Stated problem: Provide an exact copy of the data, excluding the images.

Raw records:
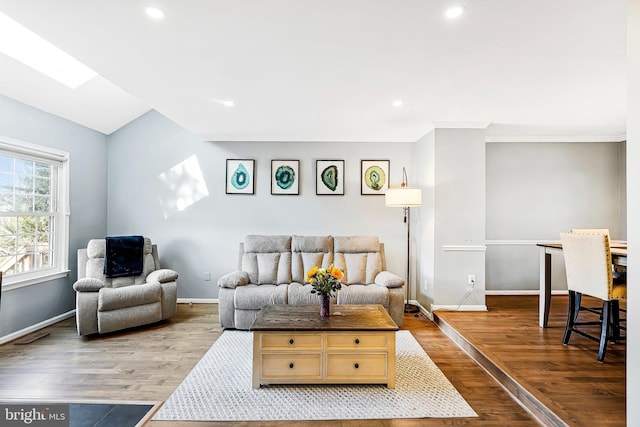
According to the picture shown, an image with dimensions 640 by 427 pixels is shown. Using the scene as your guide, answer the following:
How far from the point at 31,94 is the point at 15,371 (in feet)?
8.86

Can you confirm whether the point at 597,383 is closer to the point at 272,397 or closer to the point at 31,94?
the point at 272,397

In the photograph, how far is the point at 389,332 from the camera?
2.46 metres

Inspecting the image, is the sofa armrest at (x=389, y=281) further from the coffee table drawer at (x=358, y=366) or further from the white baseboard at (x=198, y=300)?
the white baseboard at (x=198, y=300)

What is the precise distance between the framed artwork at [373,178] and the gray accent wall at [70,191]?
3.79 metres

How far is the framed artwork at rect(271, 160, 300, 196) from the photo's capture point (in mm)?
4814

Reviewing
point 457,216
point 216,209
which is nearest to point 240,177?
point 216,209

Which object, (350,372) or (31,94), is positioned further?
(31,94)

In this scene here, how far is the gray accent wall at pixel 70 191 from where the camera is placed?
133 inches

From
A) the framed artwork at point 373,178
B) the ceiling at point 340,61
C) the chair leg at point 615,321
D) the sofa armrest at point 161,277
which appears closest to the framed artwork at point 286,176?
the ceiling at point 340,61

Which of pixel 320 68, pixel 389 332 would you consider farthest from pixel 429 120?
pixel 389 332

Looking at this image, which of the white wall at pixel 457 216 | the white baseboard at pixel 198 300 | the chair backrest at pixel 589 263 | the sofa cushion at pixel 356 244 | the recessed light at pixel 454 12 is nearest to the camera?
the recessed light at pixel 454 12

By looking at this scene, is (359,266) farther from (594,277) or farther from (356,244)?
(594,277)

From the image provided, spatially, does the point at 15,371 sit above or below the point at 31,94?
below

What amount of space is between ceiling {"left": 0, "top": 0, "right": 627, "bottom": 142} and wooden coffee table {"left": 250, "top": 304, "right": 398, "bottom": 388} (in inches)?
80.0
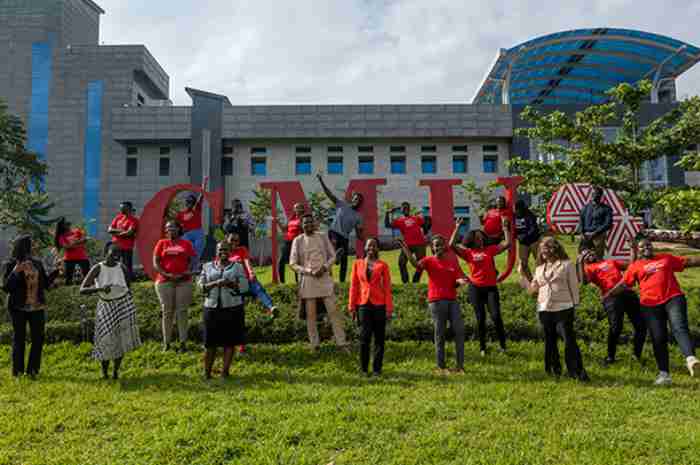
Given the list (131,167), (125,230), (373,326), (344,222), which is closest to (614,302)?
(373,326)

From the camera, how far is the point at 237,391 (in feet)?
19.2

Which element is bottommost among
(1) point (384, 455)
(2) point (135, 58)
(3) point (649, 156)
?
(1) point (384, 455)

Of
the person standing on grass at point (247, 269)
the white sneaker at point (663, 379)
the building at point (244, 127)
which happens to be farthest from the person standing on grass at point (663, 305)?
the building at point (244, 127)

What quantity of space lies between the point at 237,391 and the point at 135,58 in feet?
121

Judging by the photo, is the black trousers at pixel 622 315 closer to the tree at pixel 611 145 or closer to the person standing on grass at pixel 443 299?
the person standing on grass at pixel 443 299

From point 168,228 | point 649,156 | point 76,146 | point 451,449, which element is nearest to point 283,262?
point 168,228

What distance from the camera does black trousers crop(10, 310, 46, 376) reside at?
669cm

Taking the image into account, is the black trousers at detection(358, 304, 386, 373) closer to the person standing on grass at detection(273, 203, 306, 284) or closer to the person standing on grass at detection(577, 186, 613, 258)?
the person standing on grass at detection(273, 203, 306, 284)

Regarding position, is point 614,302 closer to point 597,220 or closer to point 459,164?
point 597,220

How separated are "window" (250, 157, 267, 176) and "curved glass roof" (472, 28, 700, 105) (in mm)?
Answer: 15980

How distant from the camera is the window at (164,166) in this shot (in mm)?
35312

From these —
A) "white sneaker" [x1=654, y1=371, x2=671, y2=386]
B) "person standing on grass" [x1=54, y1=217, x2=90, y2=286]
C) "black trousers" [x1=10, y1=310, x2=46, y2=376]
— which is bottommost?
"white sneaker" [x1=654, y1=371, x2=671, y2=386]

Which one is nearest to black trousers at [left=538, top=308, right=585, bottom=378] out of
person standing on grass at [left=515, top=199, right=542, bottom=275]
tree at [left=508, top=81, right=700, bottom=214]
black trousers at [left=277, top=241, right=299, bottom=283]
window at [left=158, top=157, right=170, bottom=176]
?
person standing on grass at [left=515, top=199, right=542, bottom=275]

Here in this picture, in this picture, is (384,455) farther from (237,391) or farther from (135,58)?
(135,58)
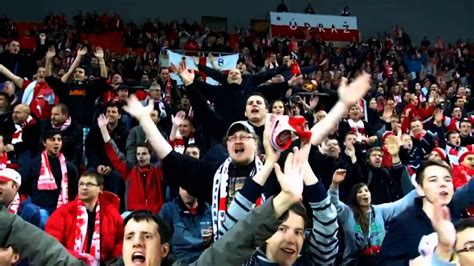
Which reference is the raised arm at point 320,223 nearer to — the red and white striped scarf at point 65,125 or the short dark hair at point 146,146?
the short dark hair at point 146,146

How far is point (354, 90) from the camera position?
3.58 meters

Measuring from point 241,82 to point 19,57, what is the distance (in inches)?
208

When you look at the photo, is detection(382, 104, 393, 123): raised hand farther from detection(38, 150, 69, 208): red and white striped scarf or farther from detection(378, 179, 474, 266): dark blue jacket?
detection(378, 179, 474, 266): dark blue jacket

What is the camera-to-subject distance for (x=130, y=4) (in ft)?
62.3

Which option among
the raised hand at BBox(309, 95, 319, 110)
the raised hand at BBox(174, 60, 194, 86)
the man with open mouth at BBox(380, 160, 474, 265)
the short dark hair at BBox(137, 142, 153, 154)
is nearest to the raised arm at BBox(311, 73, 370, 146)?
the man with open mouth at BBox(380, 160, 474, 265)

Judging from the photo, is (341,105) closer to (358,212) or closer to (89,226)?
(358,212)

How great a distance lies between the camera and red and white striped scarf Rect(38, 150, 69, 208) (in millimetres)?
5344

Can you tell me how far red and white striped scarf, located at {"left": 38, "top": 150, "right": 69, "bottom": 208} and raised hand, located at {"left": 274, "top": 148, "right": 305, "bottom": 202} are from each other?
330cm

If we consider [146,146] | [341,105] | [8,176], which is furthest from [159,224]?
[146,146]

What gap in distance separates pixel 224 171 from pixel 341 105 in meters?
0.72

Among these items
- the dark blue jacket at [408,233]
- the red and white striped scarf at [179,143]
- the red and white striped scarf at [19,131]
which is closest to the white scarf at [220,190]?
the dark blue jacket at [408,233]

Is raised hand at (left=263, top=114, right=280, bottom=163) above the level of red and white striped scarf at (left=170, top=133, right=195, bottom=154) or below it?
below

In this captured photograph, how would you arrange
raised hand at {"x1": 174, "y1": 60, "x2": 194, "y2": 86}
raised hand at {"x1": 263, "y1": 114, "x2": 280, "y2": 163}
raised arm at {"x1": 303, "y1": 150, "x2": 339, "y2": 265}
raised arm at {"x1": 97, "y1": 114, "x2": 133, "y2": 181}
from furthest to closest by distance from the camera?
raised arm at {"x1": 97, "y1": 114, "x2": 133, "y2": 181}
raised hand at {"x1": 174, "y1": 60, "x2": 194, "y2": 86}
raised arm at {"x1": 303, "y1": 150, "x2": 339, "y2": 265}
raised hand at {"x1": 263, "y1": 114, "x2": 280, "y2": 163}

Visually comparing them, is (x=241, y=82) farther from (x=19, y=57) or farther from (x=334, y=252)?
(x=19, y=57)
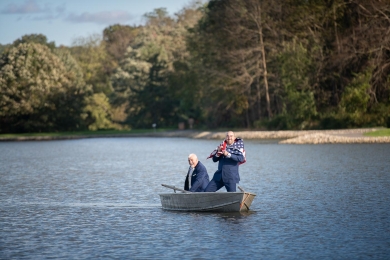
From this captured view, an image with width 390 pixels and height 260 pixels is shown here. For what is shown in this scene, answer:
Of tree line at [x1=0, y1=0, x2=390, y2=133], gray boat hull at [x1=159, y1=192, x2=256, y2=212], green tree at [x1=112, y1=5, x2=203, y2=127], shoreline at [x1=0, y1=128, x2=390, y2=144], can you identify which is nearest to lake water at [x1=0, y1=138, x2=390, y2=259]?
gray boat hull at [x1=159, y1=192, x2=256, y2=212]

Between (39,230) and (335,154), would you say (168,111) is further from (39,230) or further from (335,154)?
(39,230)

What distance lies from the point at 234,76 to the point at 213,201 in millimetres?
67391

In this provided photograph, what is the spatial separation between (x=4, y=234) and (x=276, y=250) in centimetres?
728

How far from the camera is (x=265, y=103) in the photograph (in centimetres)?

Result of the exercise:
According to the picture shown, an image with dimensions 640 by 427 pixels is shown. Using the scene as your guide, answer the following:
How far from the point at 31,94 is the point at 15,371 (in feet)?
8.86

Can you confirm whether the point at 597,383 is closer to the point at 272,397 or closer to the point at 31,94?
the point at 272,397

In the photograph, how far is the point at 389,332 from the camera?
2.46 metres

Inspecting the image, is the sofa armrest at (x=389, y=281) further from the coffee table drawer at (x=358, y=366) or further from the white baseboard at (x=198, y=300)?
the white baseboard at (x=198, y=300)

What is the precise distance between the framed artwork at [373,178] and the gray accent wall at [70,191]?
3.79 metres

How far is the framed artwork at rect(271, 160, 300, 196) from the photo's capture point (in mm)?
4814

Reviewing
point 457,216
point 216,209
which is nearest to point 240,177?
point 216,209

Which object, (350,372) or (31,94), is positioned further?
(31,94)

In this scene here, how far is the gray accent wall at pixel 70 191 from where the camera is placed?
133 inches

From
A) the framed artwork at point 373,178
B) the ceiling at point 340,61
C) the chair leg at point 615,321
D) the sofa armrest at point 161,277
which appears closest to the framed artwork at point 286,176?
the ceiling at point 340,61

Which of pixel 320 68, pixel 389 332 would you consider farthest from pixel 429 120?
pixel 389 332

Looking at this image, which of the white wall at pixel 457 216 | the white baseboard at pixel 198 300 | the chair backrest at pixel 589 263 | the sofa cushion at pixel 356 244 | the recessed light at pixel 454 12 is nearest to the camera?
the recessed light at pixel 454 12

By looking at this scene, is (359,266) farther from (594,277) or farther from (356,244)?
(594,277)

From the image provided, spatially, does the point at 15,371 sit above or below the point at 31,94?
below

What amount of space is between ceiling {"left": 0, "top": 0, "right": 627, "bottom": 142} and wooden coffee table {"left": 250, "top": 304, "right": 398, "bottom": 388} (in inches)?
80.0
Given the list (131,167), (125,230), (373,326), (344,222), which is closest to (614,302)?
(373,326)

From the camera, how far is the point at 237,391 (in feet)?
19.2

Which element is bottommost among
(1) point (384, 455)
(2) point (135, 58)
(3) point (649, 156)
?
(1) point (384, 455)

Of
the person standing on grass at point (247, 269)
the white sneaker at point (663, 379)
the building at point (244, 127)
which happens to be farthest from the person standing on grass at point (663, 305)?
the building at point (244, 127)

What quantity of space lies between the point at 237,391 and the point at 135,58 in feet?
121

Judging by the photo, is the black trousers at pixel 622 315 closer to the tree at pixel 611 145 or closer to the person standing on grass at pixel 443 299?
the person standing on grass at pixel 443 299

From point 168,228 | point 649,156 | point 76,146 | point 451,449, which element is nearest to point 283,262?
point 168,228

What distance from the camera does black trousers crop(10, 310, 46, 376) reside at?
669cm

Taking the image into account, is the black trousers at detection(358, 304, 386, 373) closer to the person standing on grass at detection(273, 203, 306, 284) or closer to the person standing on grass at detection(577, 186, 613, 258)?
the person standing on grass at detection(273, 203, 306, 284)

Regarding position, is point 614,302 closer to point 597,220 or closer to point 459,164?
point 597,220

How separated are "window" (250, 157, 267, 176) and "curved glass roof" (472, 28, 700, 105) (in mm)?
Answer: 15980

How distant from the camera is the window at (164,166) in this shot (in mm)?
35312

From these —
A) "white sneaker" [x1=654, y1=371, x2=671, y2=386]
B) "person standing on grass" [x1=54, y1=217, x2=90, y2=286]
C) "black trousers" [x1=10, y1=310, x2=46, y2=376]
— which is bottommost?
"white sneaker" [x1=654, y1=371, x2=671, y2=386]

Which one is nearest to black trousers at [left=538, top=308, right=585, bottom=378] out of
person standing on grass at [left=515, top=199, right=542, bottom=275]
tree at [left=508, top=81, right=700, bottom=214]
black trousers at [left=277, top=241, right=299, bottom=283]
window at [left=158, top=157, right=170, bottom=176]
?
person standing on grass at [left=515, top=199, right=542, bottom=275]

Here in this picture, in this picture, is (384,455) farther from (237,391) or farther from (135,58)?
(135,58)
Which reference is the raised arm at point 320,223 nearer to — the red and white striped scarf at point 65,125 or the short dark hair at point 146,146?
the short dark hair at point 146,146

How far is point (354, 90) from the camera position?
3.58 meters

Measuring from point 241,82 to point 19,57, what is the distance (in inches)?
208

When you look at the photo, is detection(382, 104, 393, 123): raised hand farther from detection(38, 150, 69, 208): red and white striped scarf or farther from detection(378, 179, 474, 266): dark blue jacket?
detection(378, 179, 474, 266): dark blue jacket

What is the camera-to-subject distance for (x=130, y=4) (in ft)?
62.3

Which option among
the raised hand at BBox(309, 95, 319, 110)
the raised hand at BBox(174, 60, 194, 86)
the man with open mouth at BBox(380, 160, 474, 265)
the short dark hair at BBox(137, 142, 153, 154)
is nearest to the raised arm at BBox(311, 73, 370, 146)?
the man with open mouth at BBox(380, 160, 474, 265)

Judging from the photo, is (341,105) closer to (358,212) or closer to (89,226)?
(358,212)

How great a distance lies between the camera and red and white striped scarf Rect(38, 150, 69, 208) (in millimetres)?
5344

Can you tell me how far red and white striped scarf, located at {"left": 38, "top": 150, "right": 69, "bottom": 208} and raised hand, located at {"left": 274, "top": 148, "right": 305, "bottom": 202} are from each other?
330cm

If we consider [146,146] | [341,105] | [8,176], which is furthest from [159,224]?
[146,146]

What gap in distance separates pixel 224 171 from pixel 341 105 in meters?
0.72

Among these items
- the dark blue jacket at [408,233]
- the red and white striped scarf at [179,143]
- the red and white striped scarf at [19,131]
which is closest to the white scarf at [220,190]?
the dark blue jacket at [408,233]

Is raised hand at (left=263, top=114, right=280, bottom=163) above the level of red and white striped scarf at (left=170, top=133, right=195, bottom=154) or below it?
below

In this captured photograph, how would you arrange
raised hand at {"x1": 174, "y1": 60, "x2": 194, "y2": 86}
raised hand at {"x1": 263, "y1": 114, "x2": 280, "y2": 163}
raised arm at {"x1": 303, "y1": 150, "x2": 339, "y2": 265}
raised arm at {"x1": 97, "y1": 114, "x2": 133, "y2": 181}
from furthest to closest by distance from the camera?
raised arm at {"x1": 97, "y1": 114, "x2": 133, "y2": 181}
raised hand at {"x1": 174, "y1": 60, "x2": 194, "y2": 86}
raised arm at {"x1": 303, "y1": 150, "x2": 339, "y2": 265}
raised hand at {"x1": 263, "y1": 114, "x2": 280, "y2": 163}

Visually comparing them, is (x=241, y=82) farther from (x=19, y=57) or farther from (x=334, y=252)?
(x=19, y=57)
From this captured view, an image with width 390 pixels and height 260 pixels is shown here. For what is shown in this scene, answer:
Of tree line at [x1=0, y1=0, x2=390, y2=133], gray boat hull at [x1=159, y1=192, x2=256, y2=212], green tree at [x1=112, y1=5, x2=203, y2=127], shoreline at [x1=0, y1=128, x2=390, y2=144], can you identify which is nearest to lake water at [x1=0, y1=138, x2=390, y2=259]?
gray boat hull at [x1=159, y1=192, x2=256, y2=212]

Between (39,230) and (335,154), would you say (168,111) is further from (39,230) or further from (335,154)?
(39,230)

What distance lies from the point at 234,76 to the point at 213,201 in millimetres?
67391

In this provided photograph, what is the spatial separation between (x=4, y=234) and (x=276, y=250) in centimetres?
728

How far from the camera is (x=265, y=103) in the photograph (in centimetres)?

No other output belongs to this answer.